United States v. C. J. Tower & Sons

26 C.C.P.A. 1, 1938 CCPA LEXIS 190
CourtCourt of Customs and Patent Appeals
DecidedApril 4, 1938
DocketNo. 4126
StatusPublished

This text of 26 C.C.P.A. 1 (United States v. C. J. Tower & Sons) is published on Counsel Stack Legal Research, covering Court of Customs and Patent Appeals primary law. Counsel Stack provides free access to over 12 million legal documents including statutes, case law, regulations, and constitutions.

Bluebook
United States v. C. J. Tower & Sons, 26 C.C.P.A. 1, 1938 CCPA LEXIS 190 (ccpa 1938).

Opinions

Bland, Judge,

delivered the opinion of the court:2

This appeal involves the classification, under the Tariff Act of 1930, of certain paper entered at Niagara Falls, N. Y. Two shipments are involved, one entered on January 8, 1934, the paper being invoiced as “67 rolls Std. Newsprint 15" White,” and the other entered on December 28, 1934, the paper being invoiced as “White Standard Newsprint 16 rolls 15".” The record shows that appellee imported the paper for the account of the Greater Buffalo Press, Inc.

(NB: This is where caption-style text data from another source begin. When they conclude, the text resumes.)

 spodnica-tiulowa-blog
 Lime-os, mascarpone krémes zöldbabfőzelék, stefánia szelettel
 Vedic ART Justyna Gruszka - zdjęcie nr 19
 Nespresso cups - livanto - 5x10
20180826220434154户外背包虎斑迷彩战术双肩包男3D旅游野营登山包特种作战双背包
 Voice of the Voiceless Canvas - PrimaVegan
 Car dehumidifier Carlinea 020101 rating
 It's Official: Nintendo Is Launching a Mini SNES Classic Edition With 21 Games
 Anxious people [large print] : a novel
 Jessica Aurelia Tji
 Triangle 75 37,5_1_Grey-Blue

The merchandise was classified by the collector and assessed with duty at 10 per centum ad valorem and one-fourth of 1 cent per pound under paragraph 1401 of said tariff act.

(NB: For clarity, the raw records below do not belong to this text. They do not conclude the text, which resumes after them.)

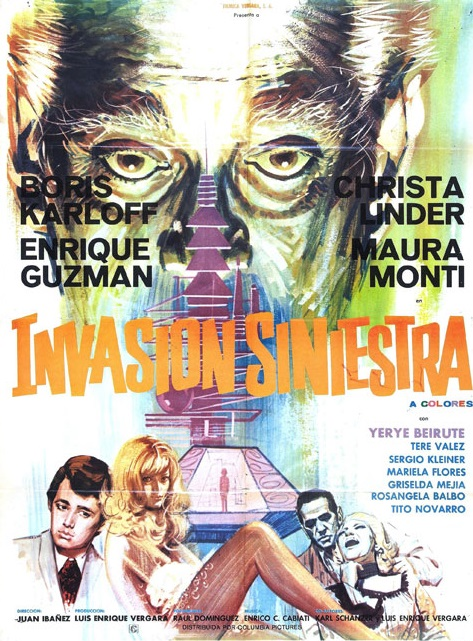 Incredible Invasion, The (1971)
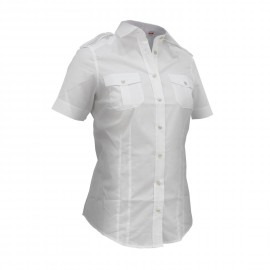 Chemise Bell - Blanche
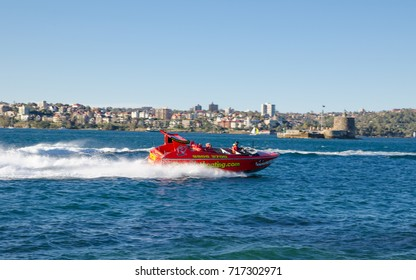 SYDNEY, AUSTRALIA. - On September 7, 2017 – Circular Quay OZ Adventure with the famous Red Shark Boat at Sydney harbour.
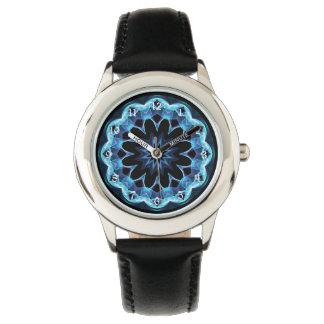Crystal Star, Abstract Glowing Blue Mandala Wristwatch
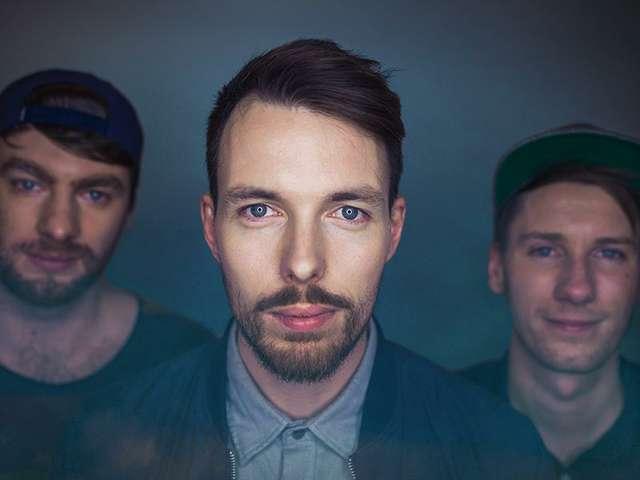 In My Das aus Magdeburg fiebern auf ihr Debütalbum hin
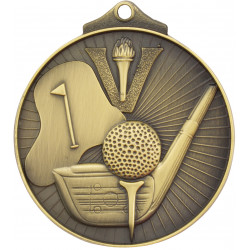 Golf Medal - Sunraysia Series - MD909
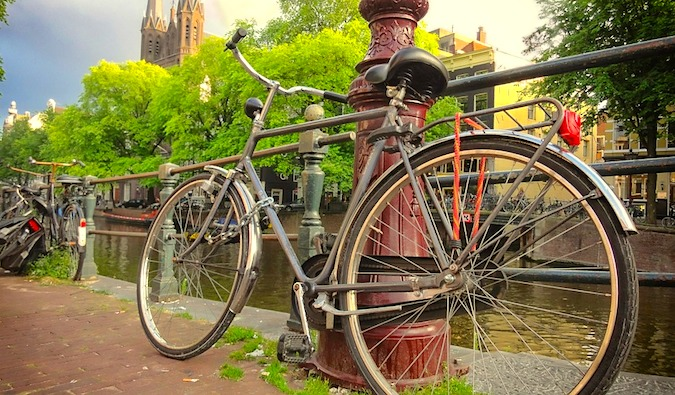 bike in amsterdam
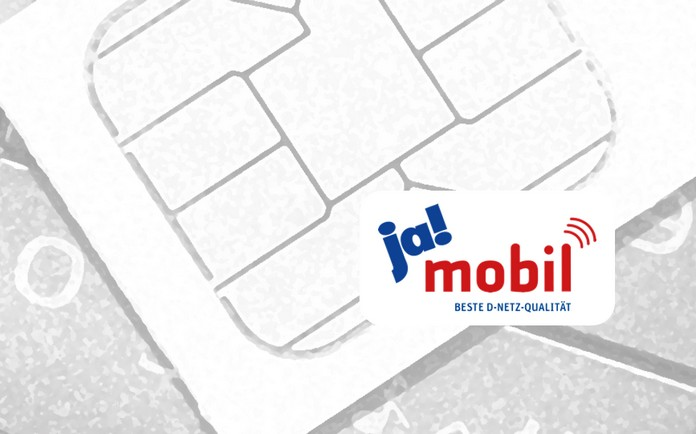ja mobil Startguthaben
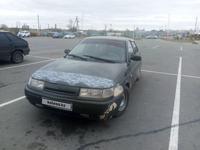 ВАЗ (Lada) 2110 (седан) 2004 года за 650 000 тг. в Костанай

Appellee protested said classification and assessment of duty, claiming the merchandise to be free of duty under paragraph 1772 as “Standard newsprint paper.”

The competing paragraphs read as follows:

Par. 1401. Uncoatcd papers commonly or commercially known as book paper, and all uncoated printing paper, not specially provided for, not including cover paper, one-fourth of 1 cent per pound and 10 per centum ad valorem: * * *.
Par. 1772. Standard newsprint paper.

Both parties introduced testimony, and samples of the same kind of paper as that involved in the entries at bar but from subsequent importations were introduced in evidence.

The trial court made the following findings of fact:

1. That the paper involved in the present case meets all the requirements for standard newsprint paper set forth in T. D. 40996, 47 Treas. Dec. 844, except that it is imported in rolls which are 15 inches instead of 16 inches wide.
2. That all of said paper was actually used in the printing of newspapers.
3. That all of the paper similar to that here involved and of the same width imported from Canada by the plaintiffs since the beginning of 1934 has been used only for the printing of newspapers.
4. That the paper in question has been previous to 1930 and is now chiefly used for the printing of newspapers.

[3]*3Judgment was entered sustaining appellee’s protest and from such judgment the Government took this appeal.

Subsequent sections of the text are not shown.